In past conventions, up-and-coming young senators — think Obama, Barack — have used the limelight to raise their profiles. Not so with Republicans this year: Nebraska’s Ben Sasse, who’s said he won’t vote for the real estate mogul, isn’t expected to be at Cleveland. Utah Sen. Mike Lee, an outspoken Trump critic who will be serving on the convention’s powerful Rules Committee, hasn’t been asked to speak, said his spokesman, Conn Carroll. Would he if asked? Said Carroll: “If I got a hypothetical question I probably wouldn’t answer it.” Florida Sen. Marco Rubio, who recently changed his mind and announced a reelection bid, has said it’s unlikely he’ll be asked to speak — but if he does, it won’t be on Trump’s behalf.
Even the GOP leaders in charge of maintaining the party’s congressional majorities — Mississippi Sen. Roger Wicker and Oregon Rep. Greg Walden — wouldn’t say whether they’d take the podium.
As the quoted article goes on to note, this is a distinct change from the last two Republican conventions, or indeed any recent political convention for either party, in that the problem that campaigns and planners have typically faced is that they seemingly had more people willing to speak than there were opportunities for them to do so in anything other than non-prime time speaking slots when the number of people actually watching was decidedly lower than it would be in the evenings when the broadcast networks actually covered the conventions and the cable networks would cover speakers rather than using the time to talk to feature their own stable of pundits, correspondents, and guests. As noted, for most candidates for Congress and the Senate any time in front of the cameras would arguably be of benefit to them, though, especially since it would likely get covered by the local media back home and could be used in a campaign commercial. That’s why the time before a political convention is usually taken up by incumbents running for office and new candidates for office trying to curry favor with the National Committee and the Presidential campaign in an effort to get the kind of foot in the door that could lead to one of those coveted speaking slots.

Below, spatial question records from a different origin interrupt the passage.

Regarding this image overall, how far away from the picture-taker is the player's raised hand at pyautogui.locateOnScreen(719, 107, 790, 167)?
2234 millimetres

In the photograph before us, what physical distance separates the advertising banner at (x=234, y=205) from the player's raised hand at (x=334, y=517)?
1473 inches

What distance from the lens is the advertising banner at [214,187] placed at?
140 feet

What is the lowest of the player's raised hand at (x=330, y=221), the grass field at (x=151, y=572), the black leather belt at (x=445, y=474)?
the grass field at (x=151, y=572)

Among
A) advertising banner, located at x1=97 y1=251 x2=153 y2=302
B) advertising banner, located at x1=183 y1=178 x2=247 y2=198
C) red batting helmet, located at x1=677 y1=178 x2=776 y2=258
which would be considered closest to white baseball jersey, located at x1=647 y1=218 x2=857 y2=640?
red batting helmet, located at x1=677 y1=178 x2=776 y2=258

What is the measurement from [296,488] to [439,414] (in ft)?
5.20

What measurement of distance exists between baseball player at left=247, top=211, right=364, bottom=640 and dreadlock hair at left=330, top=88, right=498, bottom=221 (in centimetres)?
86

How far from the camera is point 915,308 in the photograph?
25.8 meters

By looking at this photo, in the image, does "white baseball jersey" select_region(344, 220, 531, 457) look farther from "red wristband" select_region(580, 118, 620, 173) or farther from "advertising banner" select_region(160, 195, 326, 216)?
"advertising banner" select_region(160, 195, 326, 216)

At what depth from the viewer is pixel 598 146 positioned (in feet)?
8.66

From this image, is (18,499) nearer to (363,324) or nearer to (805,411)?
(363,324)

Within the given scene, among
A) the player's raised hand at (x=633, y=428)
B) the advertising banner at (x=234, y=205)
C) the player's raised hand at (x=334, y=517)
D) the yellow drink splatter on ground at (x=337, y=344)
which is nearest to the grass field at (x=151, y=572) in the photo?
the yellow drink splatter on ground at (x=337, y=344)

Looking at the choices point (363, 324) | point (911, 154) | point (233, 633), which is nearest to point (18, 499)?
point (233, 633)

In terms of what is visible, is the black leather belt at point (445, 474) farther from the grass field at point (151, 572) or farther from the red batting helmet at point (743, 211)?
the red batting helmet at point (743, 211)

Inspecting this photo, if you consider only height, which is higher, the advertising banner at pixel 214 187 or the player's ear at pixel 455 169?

That’s not happening this time, though, and the main reason, of course, is Donald Trump. As I’ve already noted before — see here and here — more and more Republican officials seem to be recognizing the risk that being associated with their party’s presumptive nominee is likely to be to their political fortunes. In no small part because of his falling poll numbers and his historically low favorability numbers, Republicans in tight races are staying away from Donald Trump like they’d stay away from a horde of mosquitoes infected with the Zika virus. This is especially true of candidates such as Mark Kirk in Illinois, Ron Johnson in Wisconson, Rob Portman in Ohio, and Kelly Ayotte in New Hampshire. These candidates are already in tight races for re-election as it is, and given the negative public assessment growing around Trump, they can hardly afford to have themselves associated with him. What’s surprising is that even Republican lawmakers who will obviously be easily re-elected, and even Senators not up for re-election this year, don’t seem all that eager to be associated with The Donald. Instead of being a big show of unity among Republican unity, then, the big story coming out of Cleveland seems likely to be who isn’t there and the extent to which even the people who are there will likely be going out of their way to disassociate themselves from the nominee. That is going to go a long way toward undermining the image of a united party that you normally expect to see coming out of a convention, and to make things even more difficult for the Trump campaign.